Due date: Tuesday, Oct 30th at 11:59pm.
Objectives: Learn how to use MapReduce with Hive offered as a cloud service. We will use Amazon Elastic MapReduce(EMR) on the Amazon Web Service(AWS) cloud. In this assignment, we will set up a Hadoop cluster using EMR, ingest data, and run some queries.
Assignment tools: Elastic Map-Reduce on Amazon Web Services. Unlike Redshift, Amazon EMR is supported in AWS Educate. For this assignment, deploy an EMR cluster in the AWS Educate classroom environment.
IMPORTANT: Use m4.large instances for this homework.
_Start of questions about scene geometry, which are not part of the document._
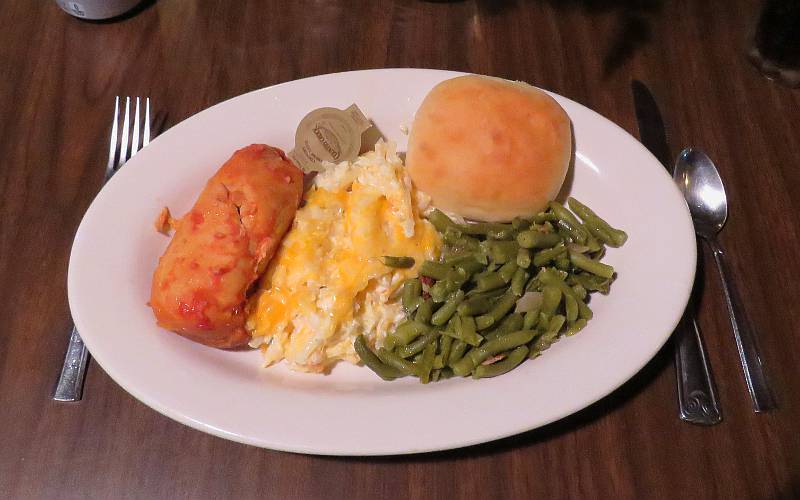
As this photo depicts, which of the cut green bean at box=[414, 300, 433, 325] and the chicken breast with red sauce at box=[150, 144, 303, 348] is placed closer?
the chicken breast with red sauce at box=[150, 144, 303, 348]

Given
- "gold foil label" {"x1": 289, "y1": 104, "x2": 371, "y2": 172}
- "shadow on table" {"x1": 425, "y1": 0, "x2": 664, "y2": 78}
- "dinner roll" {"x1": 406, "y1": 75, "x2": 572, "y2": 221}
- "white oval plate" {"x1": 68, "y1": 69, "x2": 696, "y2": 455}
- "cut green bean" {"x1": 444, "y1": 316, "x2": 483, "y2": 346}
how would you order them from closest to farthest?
"white oval plate" {"x1": 68, "y1": 69, "x2": 696, "y2": 455}
"cut green bean" {"x1": 444, "y1": 316, "x2": 483, "y2": 346}
"dinner roll" {"x1": 406, "y1": 75, "x2": 572, "y2": 221}
"gold foil label" {"x1": 289, "y1": 104, "x2": 371, "y2": 172}
"shadow on table" {"x1": 425, "y1": 0, "x2": 664, "y2": 78}

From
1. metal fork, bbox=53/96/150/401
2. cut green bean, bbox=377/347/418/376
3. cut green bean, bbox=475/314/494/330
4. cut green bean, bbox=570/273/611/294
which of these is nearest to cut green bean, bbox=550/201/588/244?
cut green bean, bbox=570/273/611/294

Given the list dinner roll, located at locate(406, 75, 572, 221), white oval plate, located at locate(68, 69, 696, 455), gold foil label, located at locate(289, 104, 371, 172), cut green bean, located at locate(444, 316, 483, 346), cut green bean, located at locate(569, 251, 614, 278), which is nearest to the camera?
white oval plate, located at locate(68, 69, 696, 455)

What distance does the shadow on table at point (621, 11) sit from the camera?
3.06 metres

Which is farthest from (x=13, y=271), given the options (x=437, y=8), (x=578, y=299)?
(x=437, y=8)

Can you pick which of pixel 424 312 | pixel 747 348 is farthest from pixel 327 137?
pixel 747 348

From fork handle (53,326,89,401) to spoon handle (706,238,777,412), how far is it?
2414 millimetres

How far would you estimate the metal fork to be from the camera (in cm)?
210

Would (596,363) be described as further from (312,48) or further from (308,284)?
(312,48)

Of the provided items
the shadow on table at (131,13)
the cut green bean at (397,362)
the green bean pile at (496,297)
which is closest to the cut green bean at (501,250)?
the green bean pile at (496,297)

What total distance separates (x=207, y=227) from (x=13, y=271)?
3.25 feet

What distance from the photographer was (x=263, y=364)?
6.90ft

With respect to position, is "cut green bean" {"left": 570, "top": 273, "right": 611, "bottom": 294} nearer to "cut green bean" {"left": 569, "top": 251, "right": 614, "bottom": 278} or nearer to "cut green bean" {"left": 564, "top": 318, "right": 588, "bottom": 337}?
"cut green bean" {"left": 569, "top": 251, "right": 614, "bottom": 278}

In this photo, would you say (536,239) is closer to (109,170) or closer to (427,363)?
(427,363)
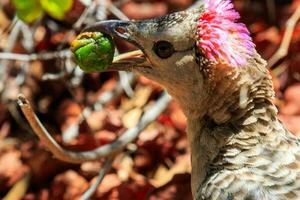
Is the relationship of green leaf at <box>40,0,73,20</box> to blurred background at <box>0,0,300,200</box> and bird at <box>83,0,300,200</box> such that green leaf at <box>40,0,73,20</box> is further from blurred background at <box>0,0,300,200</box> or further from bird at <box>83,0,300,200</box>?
blurred background at <box>0,0,300,200</box>

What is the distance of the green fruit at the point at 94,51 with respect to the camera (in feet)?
12.3

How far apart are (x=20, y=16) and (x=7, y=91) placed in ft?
4.86

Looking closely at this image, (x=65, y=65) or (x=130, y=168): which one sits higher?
(x=65, y=65)

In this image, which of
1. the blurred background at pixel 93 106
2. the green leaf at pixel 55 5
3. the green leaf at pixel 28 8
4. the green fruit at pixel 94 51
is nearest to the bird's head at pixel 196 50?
the green fruit at pixel 94 51

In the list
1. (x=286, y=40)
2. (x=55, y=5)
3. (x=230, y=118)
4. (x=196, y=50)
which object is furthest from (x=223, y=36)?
(x=286, y=40)

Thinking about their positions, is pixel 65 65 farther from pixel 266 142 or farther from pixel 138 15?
pixel 266 142

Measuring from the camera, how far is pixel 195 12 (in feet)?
11.7

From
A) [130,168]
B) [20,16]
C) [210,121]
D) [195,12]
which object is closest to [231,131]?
[210,121]

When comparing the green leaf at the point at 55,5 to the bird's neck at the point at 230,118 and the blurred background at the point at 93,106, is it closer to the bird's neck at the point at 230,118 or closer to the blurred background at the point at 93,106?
the bird's neck at the point at 230,118

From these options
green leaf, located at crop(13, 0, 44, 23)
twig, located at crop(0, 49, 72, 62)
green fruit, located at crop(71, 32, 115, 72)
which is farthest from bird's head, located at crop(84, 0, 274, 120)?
twig, located at crop(0, 49, 72, 62)

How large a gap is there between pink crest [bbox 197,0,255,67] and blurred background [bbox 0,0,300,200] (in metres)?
1.33

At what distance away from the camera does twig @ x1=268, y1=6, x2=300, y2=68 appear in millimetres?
5535

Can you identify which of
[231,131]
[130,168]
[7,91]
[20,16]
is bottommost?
[130,168]

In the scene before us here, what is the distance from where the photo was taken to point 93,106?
539 cm
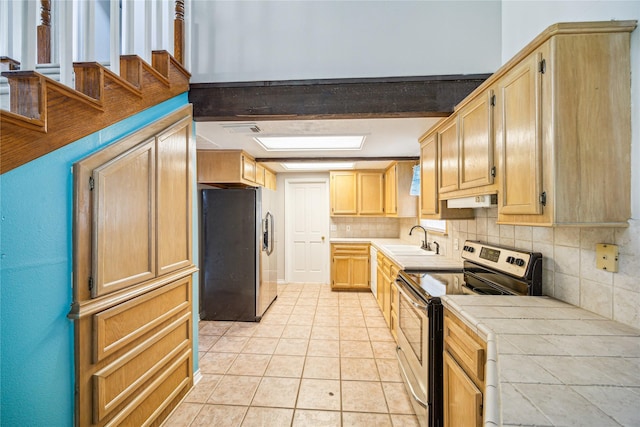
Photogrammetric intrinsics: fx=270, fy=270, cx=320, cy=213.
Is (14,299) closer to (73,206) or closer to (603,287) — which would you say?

Remember to terminate the cluster after you are done to prevent being charged for the cluster.
What to turn in: You will turn in SQL for the queries, run time for each query, number of rows returned and first two rows from the result set (or all rows if a query returns fewer than 2 rows). Submit everything as a single pdf or docx file.
How to submit the assignment: In your gitlab repository, you should see a directory called hw2. Put your report in that directory. Remember to git add, git commit, and git push. You can add your report early and keep updating it and pushing it as you do more work. We will collect the final version after the deadline passes. If you need extra time on an assignment, let us know. This is a graduate course, so we are reasonably flexible with deadlines but please do not overuse this flexibility. Use extra time only when you truly need it.
Getting started with Amazon EMR is covered in Section 3. Follow the instructions in Section 3 to deploy a one master, two core node EMR cluster with emr-5.17.0. As in Homework 1, ingest the data and run queries.